- Born: Philadelphia, Pennsylvania, United States
- Occupation: Actor
- Years active: 2005 – present

= Elliot Ruiz =

American actor and Marine (born 1985)

Elliot Ruiz (born 1985) is an American film actor and a former U.S. Marine.

==Early life and career==
Ruiz was born in Philadelphia, Pennsylvania. He graduated from Thomas A. Edison High School in 2002. Ruiz joined the U.S. Marine Corps when he was 17 years old, and with six months into his service he was sent to Iraq – as the youngest Marine in his division.

The war ended for him in April 2004 when an Iraqi drove a car through barbed wire at a checkpoint, and the wire almost tore Ruiz's leg apart.
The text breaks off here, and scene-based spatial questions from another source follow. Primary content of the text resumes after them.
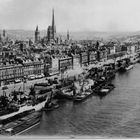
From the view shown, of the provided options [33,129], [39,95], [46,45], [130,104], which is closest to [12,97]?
[39,95]

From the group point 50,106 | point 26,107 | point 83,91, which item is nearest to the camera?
point 26,107

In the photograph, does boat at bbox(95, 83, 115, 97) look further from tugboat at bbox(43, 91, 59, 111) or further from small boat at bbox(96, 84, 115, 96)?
tugboat at bbox(43, 91, 59, 111)

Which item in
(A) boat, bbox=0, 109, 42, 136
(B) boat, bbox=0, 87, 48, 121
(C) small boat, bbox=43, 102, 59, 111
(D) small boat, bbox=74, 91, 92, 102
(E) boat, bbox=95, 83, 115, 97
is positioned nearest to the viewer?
(A) boat, bbox=0, 109, 42, 136

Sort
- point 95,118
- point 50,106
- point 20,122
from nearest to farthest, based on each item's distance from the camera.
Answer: point 20,122, point 95,118, point 50,106

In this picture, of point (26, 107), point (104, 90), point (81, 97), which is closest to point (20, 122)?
point (26, 107)

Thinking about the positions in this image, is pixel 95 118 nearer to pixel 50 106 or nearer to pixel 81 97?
pixel 50 106

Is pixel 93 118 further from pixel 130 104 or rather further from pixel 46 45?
pixel 46 45

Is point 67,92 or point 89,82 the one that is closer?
point 67,92
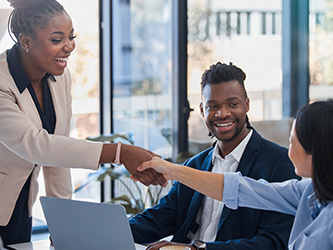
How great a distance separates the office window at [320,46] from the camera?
4.58 metres

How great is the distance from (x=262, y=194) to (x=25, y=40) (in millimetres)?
1020

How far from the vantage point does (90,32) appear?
3.93 meters

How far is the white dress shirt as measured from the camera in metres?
1.98

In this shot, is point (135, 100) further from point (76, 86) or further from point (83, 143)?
point (83, 143)

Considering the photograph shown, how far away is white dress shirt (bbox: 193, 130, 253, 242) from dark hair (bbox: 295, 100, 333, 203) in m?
0.62

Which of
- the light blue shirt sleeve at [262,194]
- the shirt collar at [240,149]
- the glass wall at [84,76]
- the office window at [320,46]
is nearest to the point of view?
the light blue shirt sleeve at [262,194]

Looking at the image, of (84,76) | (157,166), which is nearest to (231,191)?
(157,166)

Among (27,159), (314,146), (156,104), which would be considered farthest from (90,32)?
(314,146)

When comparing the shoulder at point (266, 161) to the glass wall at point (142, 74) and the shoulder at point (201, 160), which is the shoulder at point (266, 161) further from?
the glass wall at point (142, 74)

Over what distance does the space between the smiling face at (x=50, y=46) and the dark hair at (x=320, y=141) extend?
96 centimetres

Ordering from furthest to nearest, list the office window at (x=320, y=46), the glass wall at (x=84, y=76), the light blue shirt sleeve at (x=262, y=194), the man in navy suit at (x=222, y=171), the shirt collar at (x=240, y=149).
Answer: the office window at (x=320, y=46), the glass wall at (x=84, y=76), the shirt collar at (x=240, y=149), the man in navy suit at (x=222, y=171), the light blue shirt sleeve at (x=262, y=194)

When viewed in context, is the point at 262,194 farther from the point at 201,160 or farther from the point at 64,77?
the point at 64,77

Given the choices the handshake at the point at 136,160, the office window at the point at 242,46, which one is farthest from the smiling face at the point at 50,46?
the office window at the point at 242,46

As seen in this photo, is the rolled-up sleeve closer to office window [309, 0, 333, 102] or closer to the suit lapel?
the suit lapel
Doctors told him he would never walk again, but eventually he started to jog and run around. In 2005 he turned to acting, as he got his first movie role in a low budget movie Shapeshifter. In 2007 he got his break with acclaimed drama film Battle for Haditha, which was directed by British director Nick Broomfield. He was also a cast in the short film Juggling in Mosul (2009). Ruiz could next be seen in a war film 21 and a Wake-Up (2010), starring Amy Acker, Danica McKellar and Faye Dunaway.